━━━ EXERCISE DATA
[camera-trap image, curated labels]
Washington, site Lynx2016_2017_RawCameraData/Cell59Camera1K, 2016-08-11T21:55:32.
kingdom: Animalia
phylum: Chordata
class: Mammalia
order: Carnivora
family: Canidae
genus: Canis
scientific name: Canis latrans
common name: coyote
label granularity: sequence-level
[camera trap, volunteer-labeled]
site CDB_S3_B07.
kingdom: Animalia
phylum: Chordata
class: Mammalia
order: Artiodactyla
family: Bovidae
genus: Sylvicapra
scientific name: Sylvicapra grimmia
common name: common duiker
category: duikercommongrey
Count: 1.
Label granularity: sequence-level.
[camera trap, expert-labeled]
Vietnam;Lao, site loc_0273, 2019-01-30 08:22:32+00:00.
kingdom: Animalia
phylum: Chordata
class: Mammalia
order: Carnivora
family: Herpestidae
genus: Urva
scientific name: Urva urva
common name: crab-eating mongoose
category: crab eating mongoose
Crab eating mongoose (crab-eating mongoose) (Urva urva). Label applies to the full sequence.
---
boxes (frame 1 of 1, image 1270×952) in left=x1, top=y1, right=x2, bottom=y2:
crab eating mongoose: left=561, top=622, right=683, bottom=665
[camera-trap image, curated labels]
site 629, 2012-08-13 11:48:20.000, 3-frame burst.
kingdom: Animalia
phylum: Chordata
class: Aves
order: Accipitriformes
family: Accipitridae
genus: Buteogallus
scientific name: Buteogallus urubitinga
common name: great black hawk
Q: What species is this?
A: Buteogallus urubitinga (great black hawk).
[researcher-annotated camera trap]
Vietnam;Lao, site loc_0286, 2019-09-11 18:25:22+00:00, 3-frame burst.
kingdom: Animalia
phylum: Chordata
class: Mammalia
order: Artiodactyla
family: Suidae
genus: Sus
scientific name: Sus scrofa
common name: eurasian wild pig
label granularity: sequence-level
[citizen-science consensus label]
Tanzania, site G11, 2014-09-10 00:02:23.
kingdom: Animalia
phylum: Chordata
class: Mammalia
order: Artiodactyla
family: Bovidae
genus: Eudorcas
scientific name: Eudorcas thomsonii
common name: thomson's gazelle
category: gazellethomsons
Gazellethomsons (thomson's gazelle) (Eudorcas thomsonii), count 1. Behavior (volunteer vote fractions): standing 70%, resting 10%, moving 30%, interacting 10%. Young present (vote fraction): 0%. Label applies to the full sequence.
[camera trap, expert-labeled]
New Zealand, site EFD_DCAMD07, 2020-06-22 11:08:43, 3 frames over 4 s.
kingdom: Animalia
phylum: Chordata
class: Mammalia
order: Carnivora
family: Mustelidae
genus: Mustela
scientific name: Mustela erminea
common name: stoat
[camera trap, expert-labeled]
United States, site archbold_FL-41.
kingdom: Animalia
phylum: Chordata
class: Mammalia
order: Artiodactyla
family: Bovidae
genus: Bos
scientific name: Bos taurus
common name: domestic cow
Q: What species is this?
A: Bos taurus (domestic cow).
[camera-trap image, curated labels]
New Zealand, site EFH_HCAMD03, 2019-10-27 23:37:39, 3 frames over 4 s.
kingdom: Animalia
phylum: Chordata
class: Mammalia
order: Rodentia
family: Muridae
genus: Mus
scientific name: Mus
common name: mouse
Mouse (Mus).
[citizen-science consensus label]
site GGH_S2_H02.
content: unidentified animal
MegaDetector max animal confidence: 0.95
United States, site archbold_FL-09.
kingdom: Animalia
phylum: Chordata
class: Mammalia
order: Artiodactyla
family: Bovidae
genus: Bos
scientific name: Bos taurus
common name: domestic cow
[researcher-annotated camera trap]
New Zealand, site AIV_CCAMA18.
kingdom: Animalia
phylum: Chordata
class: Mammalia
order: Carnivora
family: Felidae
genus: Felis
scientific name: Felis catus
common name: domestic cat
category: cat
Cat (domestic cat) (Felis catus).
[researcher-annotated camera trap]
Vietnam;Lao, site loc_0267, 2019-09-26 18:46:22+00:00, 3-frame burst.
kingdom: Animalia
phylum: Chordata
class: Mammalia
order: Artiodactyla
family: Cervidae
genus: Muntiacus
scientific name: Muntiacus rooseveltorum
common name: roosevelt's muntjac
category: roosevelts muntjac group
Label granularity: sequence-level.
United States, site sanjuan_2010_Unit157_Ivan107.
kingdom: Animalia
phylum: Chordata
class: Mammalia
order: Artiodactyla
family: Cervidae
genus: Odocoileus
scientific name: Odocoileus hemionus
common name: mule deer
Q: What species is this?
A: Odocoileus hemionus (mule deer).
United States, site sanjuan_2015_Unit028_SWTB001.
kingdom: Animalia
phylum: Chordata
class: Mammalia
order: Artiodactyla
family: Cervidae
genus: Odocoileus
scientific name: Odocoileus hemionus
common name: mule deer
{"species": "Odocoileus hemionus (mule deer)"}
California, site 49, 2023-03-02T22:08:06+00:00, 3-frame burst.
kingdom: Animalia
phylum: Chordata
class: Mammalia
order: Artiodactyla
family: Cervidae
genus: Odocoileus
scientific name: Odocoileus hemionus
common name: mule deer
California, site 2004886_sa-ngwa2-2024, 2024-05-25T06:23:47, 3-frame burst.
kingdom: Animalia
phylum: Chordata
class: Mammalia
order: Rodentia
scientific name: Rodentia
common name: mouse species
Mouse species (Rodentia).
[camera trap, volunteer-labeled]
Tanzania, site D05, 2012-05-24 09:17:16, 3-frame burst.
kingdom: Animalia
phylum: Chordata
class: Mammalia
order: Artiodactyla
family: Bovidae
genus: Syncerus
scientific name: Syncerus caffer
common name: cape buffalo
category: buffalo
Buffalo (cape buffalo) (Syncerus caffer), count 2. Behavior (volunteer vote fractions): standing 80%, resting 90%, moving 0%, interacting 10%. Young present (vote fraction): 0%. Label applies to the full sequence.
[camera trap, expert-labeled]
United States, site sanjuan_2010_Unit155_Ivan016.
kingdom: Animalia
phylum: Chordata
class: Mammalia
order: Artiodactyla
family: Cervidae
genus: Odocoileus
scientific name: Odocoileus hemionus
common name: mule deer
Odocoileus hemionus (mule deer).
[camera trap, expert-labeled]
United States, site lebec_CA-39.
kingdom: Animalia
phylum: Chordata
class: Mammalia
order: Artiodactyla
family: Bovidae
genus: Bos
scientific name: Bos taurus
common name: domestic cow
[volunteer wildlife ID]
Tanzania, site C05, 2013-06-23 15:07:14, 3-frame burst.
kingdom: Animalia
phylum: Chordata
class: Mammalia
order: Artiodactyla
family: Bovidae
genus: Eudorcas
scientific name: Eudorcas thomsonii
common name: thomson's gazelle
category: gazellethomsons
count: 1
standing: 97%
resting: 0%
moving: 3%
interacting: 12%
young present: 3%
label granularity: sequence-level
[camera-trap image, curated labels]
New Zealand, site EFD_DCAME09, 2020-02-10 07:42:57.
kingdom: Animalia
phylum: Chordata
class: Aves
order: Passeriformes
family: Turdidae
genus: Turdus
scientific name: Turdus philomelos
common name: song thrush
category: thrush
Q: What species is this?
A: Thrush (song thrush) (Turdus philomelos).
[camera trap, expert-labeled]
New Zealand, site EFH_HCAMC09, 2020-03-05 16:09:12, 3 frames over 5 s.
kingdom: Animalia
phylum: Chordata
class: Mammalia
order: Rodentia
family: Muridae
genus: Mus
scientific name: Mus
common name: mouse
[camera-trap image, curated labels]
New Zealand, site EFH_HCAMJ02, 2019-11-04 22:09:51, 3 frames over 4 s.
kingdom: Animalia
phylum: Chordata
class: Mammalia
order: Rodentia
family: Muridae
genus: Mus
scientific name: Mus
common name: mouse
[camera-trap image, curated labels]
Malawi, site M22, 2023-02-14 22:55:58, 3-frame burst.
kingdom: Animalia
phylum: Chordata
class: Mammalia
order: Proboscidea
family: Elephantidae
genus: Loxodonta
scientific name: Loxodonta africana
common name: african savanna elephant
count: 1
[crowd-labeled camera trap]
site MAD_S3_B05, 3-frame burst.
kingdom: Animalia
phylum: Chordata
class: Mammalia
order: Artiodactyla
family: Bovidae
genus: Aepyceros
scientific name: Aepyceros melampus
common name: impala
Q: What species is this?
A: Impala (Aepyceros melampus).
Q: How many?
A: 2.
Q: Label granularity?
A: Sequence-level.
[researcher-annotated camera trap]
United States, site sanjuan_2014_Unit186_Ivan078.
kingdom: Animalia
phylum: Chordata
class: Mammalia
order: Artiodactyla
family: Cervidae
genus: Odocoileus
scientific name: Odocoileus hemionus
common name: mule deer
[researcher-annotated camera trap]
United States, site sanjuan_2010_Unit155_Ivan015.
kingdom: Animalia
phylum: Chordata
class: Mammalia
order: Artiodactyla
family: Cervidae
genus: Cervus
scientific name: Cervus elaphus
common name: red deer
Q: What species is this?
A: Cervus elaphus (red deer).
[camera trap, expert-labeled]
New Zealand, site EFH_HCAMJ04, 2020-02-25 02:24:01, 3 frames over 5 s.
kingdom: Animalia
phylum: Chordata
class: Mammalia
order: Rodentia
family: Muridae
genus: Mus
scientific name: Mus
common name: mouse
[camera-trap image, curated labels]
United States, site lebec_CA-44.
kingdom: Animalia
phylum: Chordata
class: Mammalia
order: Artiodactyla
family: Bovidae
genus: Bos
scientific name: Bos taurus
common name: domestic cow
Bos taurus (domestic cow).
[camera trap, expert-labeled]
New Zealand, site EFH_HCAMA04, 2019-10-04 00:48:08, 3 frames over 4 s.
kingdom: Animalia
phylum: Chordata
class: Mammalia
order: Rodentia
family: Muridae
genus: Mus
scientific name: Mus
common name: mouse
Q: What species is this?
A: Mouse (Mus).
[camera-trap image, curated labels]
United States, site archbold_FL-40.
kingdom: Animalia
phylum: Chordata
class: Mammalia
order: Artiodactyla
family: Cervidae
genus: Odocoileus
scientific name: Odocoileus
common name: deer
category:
━━━━━━
## ACTIVITY
Check the entries above line by line and return each one containing the word "Tanzania".

## THE ANSWER
Tanzania, site G11, 2014-09-10 00:02:23.
Tanzania, site D05, 2012-05-24 09:17:16, 3-frame burst.
Tanzania, site C05, 2013-06-23 15:07:14, 3-frame burst.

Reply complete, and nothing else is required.